Zuniga says she asked her eventual replacements a lot of questions about their status. They told her that they would not be working for Tucker Lott, a partner at Performance Packaging, if they had their papers, she says.
Officials at Creative Printing and Performance Packaging say claims that the workers are undocumented are false.
Performance Packaging, Leavey says, has provided employment-eligibility verifications for all of the workers. Patricia Mullins, an attorney for Creative Printing, says the company is "totally compliant with the law."
"Simply said, we document all of our workers," Lott tells me in an e-mail.
In any event, a more expensive labor force was traded for a cheaper one. Hansen made $19.50 an hour at the time she was let go, Zuniga $16.75.
Lott is not willing to discuss his ability to drive Leavey's labor costs down to $11 an hour. When pressed for details about his arrangement with the women he sends to Creative Printing, he declined to comment.
Hansen and Zuniga question whether Creative Printing was in the peril that Leavey described. (In their eyes, the Leavey children who worked at the company appeared to live comfortably.) At the same time, they seem to appreciate Leavey's position that Creative Printing had to tighten up to keep Hallmark happy.

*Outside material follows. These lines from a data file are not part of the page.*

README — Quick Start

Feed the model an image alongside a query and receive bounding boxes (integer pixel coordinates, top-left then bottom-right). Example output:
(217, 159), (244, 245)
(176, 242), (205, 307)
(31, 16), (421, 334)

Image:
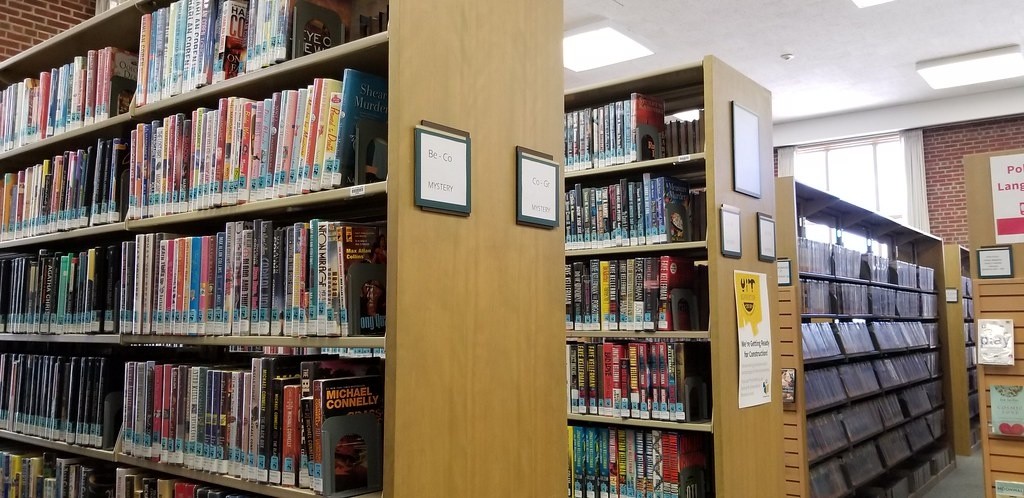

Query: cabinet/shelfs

(0, 0), (1024, 498)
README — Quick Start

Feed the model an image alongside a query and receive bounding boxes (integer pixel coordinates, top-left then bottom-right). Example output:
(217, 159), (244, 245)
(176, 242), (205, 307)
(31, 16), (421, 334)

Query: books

(564, 91), (705, 498)
(990, 383), (1024, 437)
(978, 318), (1015, 365)
(995, 480), (1024, 498)
(797, 238), (978, 498)
(0, 0), (388, 498)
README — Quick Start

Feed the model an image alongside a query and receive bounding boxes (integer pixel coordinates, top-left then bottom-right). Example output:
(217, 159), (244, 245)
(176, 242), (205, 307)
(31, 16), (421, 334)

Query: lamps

(563, 19), (658, 72)
(916, 44), (1024, 89)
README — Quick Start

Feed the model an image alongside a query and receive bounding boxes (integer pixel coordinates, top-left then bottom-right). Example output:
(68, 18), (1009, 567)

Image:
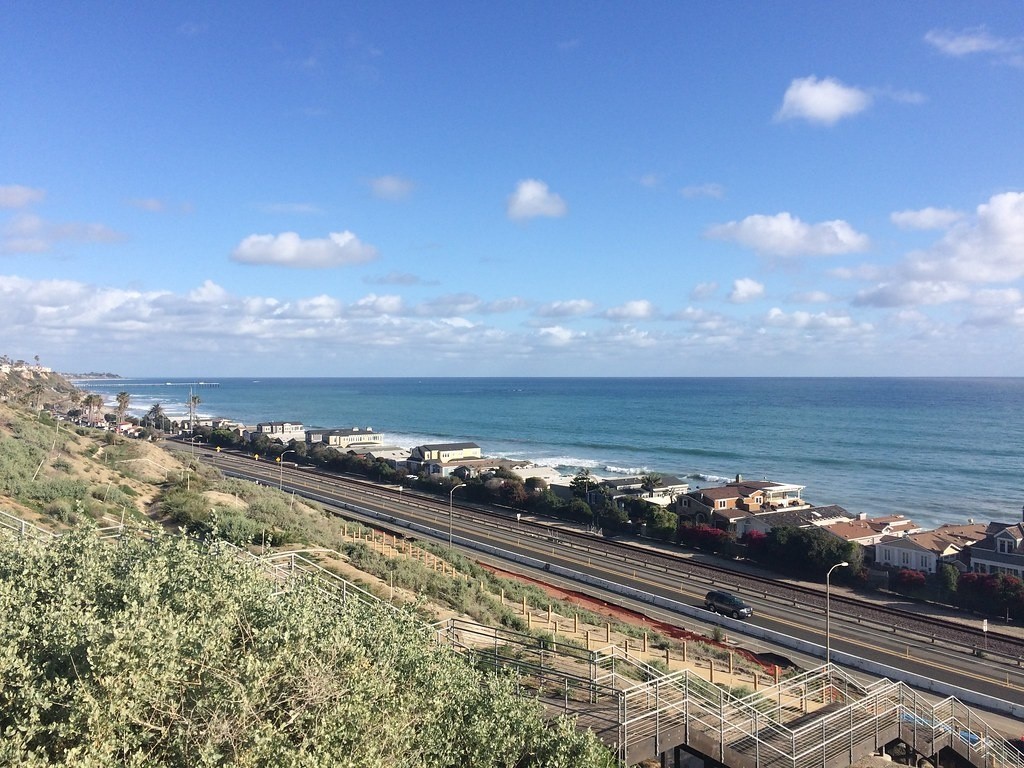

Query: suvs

(704, 590), (754, 619)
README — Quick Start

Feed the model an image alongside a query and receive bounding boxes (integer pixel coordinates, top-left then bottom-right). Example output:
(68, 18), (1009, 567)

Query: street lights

(278, 449), (296, 489)
(448, 483), (467, 548)
(824, 561), (849, 670)
(191, 435), (203, 459)
(516, 513), (522, 545)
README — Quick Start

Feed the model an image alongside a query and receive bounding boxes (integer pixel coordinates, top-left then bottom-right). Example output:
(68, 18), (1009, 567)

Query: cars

(41, 408), (84, 423)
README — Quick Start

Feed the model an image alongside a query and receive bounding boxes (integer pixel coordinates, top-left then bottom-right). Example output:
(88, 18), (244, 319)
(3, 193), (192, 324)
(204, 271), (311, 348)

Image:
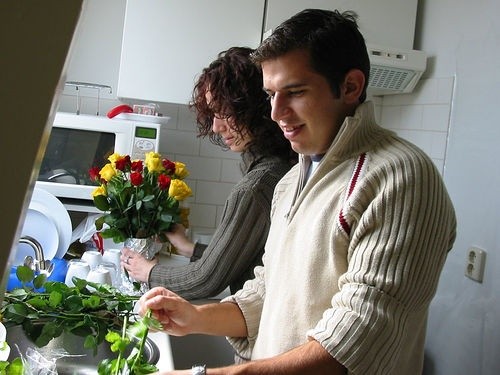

The women in the bindery wrapped packages and assembled card displays. "When you do Hallmark jobs," Hansen says, "you're basically in competition with all the printing shops that aren't union."
In fact, Creative Printing followed Hallmark's guidance when it began an association with Performance Packaging, a Hallmark-approved vendor.
Hallmark holds its suppliers and their subcontractors to a code of conduct. The code instructs suppliers to honor the law in their respective countries. "In the United States, that means that all workers employed by our suppliers and their subcontractors should be in the country legally and have the appropriate documentation that demonstrates their eligibility to work in the U.S.," according to Julie O'Dell, Hallmark's public relations director.
In an e-mail, O'Dell tells me that from Hallmark's discussion with Creative Printing and Performance Packaging, "we believe they can appropriately establish the work status of their employees as set forth in our Supplier Code of Conduct. We do take allegations regarding alleged violations of our Code of Conduct seriously and will continue to stay engaged with these vendors to ensure they remain in compliance."
Hallmark defines itself by the word caring. Yet the pressure that Leavey and her former workers describe brings to mind the remorseless power that Wal-Mart wields over its suppliers. The retailer is so large and has such an insatiable appetite for low prices that manufacturers have felt compelled to move their operations overseas.
Journalist Charles Fishman vividly illustrated the phenomenon using a pickle jar. In a a magazine article he later expanded into a book called The Wal-Mart Effect, Fishman described how Wal-Mart asked Vlasic for a gallon-sized jar of pickles that it could sell for less than $3. Vlasic delivered. Three years later, the company was bankrupt.
Like Wal-Mart, Hallmark appears to have grown comfortable with the concept of outsourcing. As my former colleague Eric Barton reported two years ago, Hallmark has laid off hundreds of workers in Kansas City and surrounding communities while expanding its "global procurement activities" ("Hallmark cares enough to send the very best jobs to China," May 15, 2008).